List of tasks ->
a. Name the things the Freescale forum post says participants used their phones and tablets to do.
b. For each statement, decide whether the Freescale forum post agrees with it. Answer yes or no and quote the words that settle it. (i) The forum took place in Dallas, Texas. (ii) The QorIQ LS2 family is built around a 32-bit core. (iii) Fewer than 1,000 people attended the forum.
c. Please carry on the Freescale forum post from its last sentence.

Selected text ->
---*---
This month, Freescale hosted our annual Freescale Technology Forum in Dallas, Texas – an event that attracted more than 2,000 designers, engineers and industry experts to discuss the latest and greatest in the world of embedded technology. As I moved around the event, I couldn’t help but notice the amount of mobile devices and connectivity happening in real time, as participants accessed their phones and tablets to review their schedules, download presentations from their technical sessions, and check-in with their colleagues across the globe. The amount of data traffic coming from this one corner of the world in Dallas was a perfect illustration of today’s new era of networking.
As Freescale’s Tareq Bustami wrote in a recent blog post, networking technology is going through a fundamental shift that is changing the way we view performance. Propelling this shift is the increased virtualization of today’s networks and the growing number of network endpoints driven by the Internet of Things. All of this has given rise to software-defined networking (SDN) and other software-defined approaches to network infrastructure that help alleviate the challenges operators are facing on a daily basis when it comes to securing, analyzing and transporting the flood of data.
Implementing today’s virtualized networks requires a new software-defined approach that advances performance with while simplifying configuration and management and not requiring a massive software team of specialized PhDs. Through our participation with open-standard protocols such as OpenFlow™, Freescale has been on the forefront of addressing the shift to SDN. We were excited to deliver the latest family of QorIQ multicore processors this month at FTF Americas based on our Layerscape architecture.
Built around the 64-bit ARM® Cortex®-A57 core, the new QorIQ LS2 family features a new, high-performance architecture built with ease-of-use in mind. The groundbreaking, flexible architecture abstracts hardware complexity and enables customers to focus their resources on innovation at the application level. Featuring advanced packet processing and a balanced integration of CPU performance with network I/O, this highly flexible architecture abstracts hardware complexity to save time and money. In short – customers are gaining advanced SoC technology that boosts ease-of-use while enhancing performance for smarter, more capable networks.
---*---
Input data ->
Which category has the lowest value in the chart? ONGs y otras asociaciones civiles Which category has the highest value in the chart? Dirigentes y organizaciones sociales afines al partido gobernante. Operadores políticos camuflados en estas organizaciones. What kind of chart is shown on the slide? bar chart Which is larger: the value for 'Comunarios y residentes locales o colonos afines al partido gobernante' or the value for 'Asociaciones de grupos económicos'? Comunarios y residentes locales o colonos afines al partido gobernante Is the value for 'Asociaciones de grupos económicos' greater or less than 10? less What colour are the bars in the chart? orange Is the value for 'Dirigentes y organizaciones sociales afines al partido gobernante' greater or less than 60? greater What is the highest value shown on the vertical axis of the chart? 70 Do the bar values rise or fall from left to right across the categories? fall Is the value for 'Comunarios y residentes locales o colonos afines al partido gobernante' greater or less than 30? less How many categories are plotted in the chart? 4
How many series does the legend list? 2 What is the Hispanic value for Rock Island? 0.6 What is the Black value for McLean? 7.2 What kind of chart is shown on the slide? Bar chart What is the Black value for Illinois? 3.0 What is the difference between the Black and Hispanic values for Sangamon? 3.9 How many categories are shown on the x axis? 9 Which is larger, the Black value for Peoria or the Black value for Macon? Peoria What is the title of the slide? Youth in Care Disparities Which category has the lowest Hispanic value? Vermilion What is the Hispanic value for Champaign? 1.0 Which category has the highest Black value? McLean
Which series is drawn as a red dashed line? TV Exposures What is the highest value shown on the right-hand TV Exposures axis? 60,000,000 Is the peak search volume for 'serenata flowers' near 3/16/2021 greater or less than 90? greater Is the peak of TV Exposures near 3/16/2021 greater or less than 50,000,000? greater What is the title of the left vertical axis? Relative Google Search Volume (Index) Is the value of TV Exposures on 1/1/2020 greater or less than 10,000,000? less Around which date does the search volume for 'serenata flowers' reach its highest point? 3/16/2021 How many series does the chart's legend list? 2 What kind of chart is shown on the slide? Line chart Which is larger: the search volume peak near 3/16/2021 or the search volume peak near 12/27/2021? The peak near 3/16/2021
---*---
Activity answers ->
a.
- Review their schedules
- Download presentations from their technical sessions
- Check-in with their colleagues across the globe

b.
(i) Yes: "hosted our annual Freescale Technology Forum in Dallas, Texas"
(ii) No: "Built around the 64-bit ARM® Cortex®-A57 core"
(iii) No: "attracted more than 2,000 designers, engineers and industry experts"

c.
Watch as I join ARM’s Ian Forsyth and explain how the introduction of the 64-bit ARMv8-A architecture benefits the QorIQ LS2 family and why the Cortex-A57 was a perfect match for the networking market requirements, including SDN:
SDN is a paradigm shift that makes sense – and it will continue to drive the future of networking technology. With solutions like the new QorIQ LS2 family, customers can begin evolving their networks now and continue that evolution in the future to keep pace and build their infrastructure in a way that will make products easier to use and provision, as well as deliver a more cost-effective ecosystem in the long run.
The next time you are at a conference or major event, I’d encourage you to take a moment to look around you. Notice all of the individual devices and imagine the bevy of network traffic swarming around you. We’re in the midst of a significant shift in the world of networking, and we’re excited to help our customers and the industry drive that change forward.
Matthew Short is a senior product manager for the digital networking division at Freescale.